Губы Джастины усмешливо дрогнули.
— И что же из этого вышло?
— С него свалилась тога.
— Все враки! — Она засмеялась. — В Афинах тогда никто не носил тоги. Но я с ужасом чувствую, что в этом вашем анекдоте кроется какое-то нравоучение. — Улыбка сбежала с ее лица. — Чего ради вы тратите на меня время, Ливень?
— Вот упрямая! Я же вам объяснял, мое имя произносится не Ливень, а Лион.
— Да нет же, вы не поняли… — Джастина задумчиво смотрела на искрящиеся струи фонтана, на грязный бассейн, в который накидали уйму грязных монет. — Были вы когда-нибудь в Австралии?
Плечи его вздрогнули от беззвучного смеха, но ответил он не сразу:
— Дважды я чуть не поехал туда, herzchen, но мне удалось этого избежать.
— Вот побывали бы у нас там, так поняли бы. Если ваше имя произносить по-моему, оно на слух австралийца волшебное. Ливень. Проливной дождь. Он дает жизнь пустыне.
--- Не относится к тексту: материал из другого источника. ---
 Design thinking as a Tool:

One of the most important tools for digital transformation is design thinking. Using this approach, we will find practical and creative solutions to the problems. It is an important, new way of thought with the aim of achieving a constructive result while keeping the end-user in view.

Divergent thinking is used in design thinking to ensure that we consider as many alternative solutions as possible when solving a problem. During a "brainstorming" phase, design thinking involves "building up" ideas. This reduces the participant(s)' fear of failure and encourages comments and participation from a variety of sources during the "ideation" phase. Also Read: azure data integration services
От неожиданности Лион уронил сигарету.
— Джастина, уж не собираетесь ли вы в меня влюбиться?!
— До чего самонадеянный народ мужчины! Мне жаль вас разочаровывать, но, — нет, ничего похожего. — И, как будто желая искупить свою резкость, тихонько тронула его руку. — Нет, тут другое, гораздо лучше.
— Что может быть лучше, чем влюбиться?
— Да почти все. Не хочу я, чтобы без кого-то жить было невозможно. Не надо мне этого!
— Пожалуй, вы правы. Если так полюбить слишком рано, конечно, это подрезает крылышки. Ну, а что же гораздо лучше?
— Найти друга. — Она погладила его по руке. — Ведь вы мне друг, правда?
— Правда. — Он с улыбкой бросил в фонтан монетку. — Вот так! За эти годы я набросал сюда, наверно, тысячу немецких марок, потому что хочу и дальше греться под солнцем юга. Иногда в страшных снах я снова коченею на морозе.
— Вы бы попробовали, что за штука солнце настоящего юга, — сказала Джастина. — Сто пятнадцать в тени, да еще надо эту тень найти.
— Не удивительно, что здесь вам не жарко. — Он засмеялся неизменным своим беззвучным смехом, привычка, оставшаяся от былых времен, когда засмеяться вслух значило бы искушать судьбу. — Должно быть, это от австралийской жары вы такая крутая.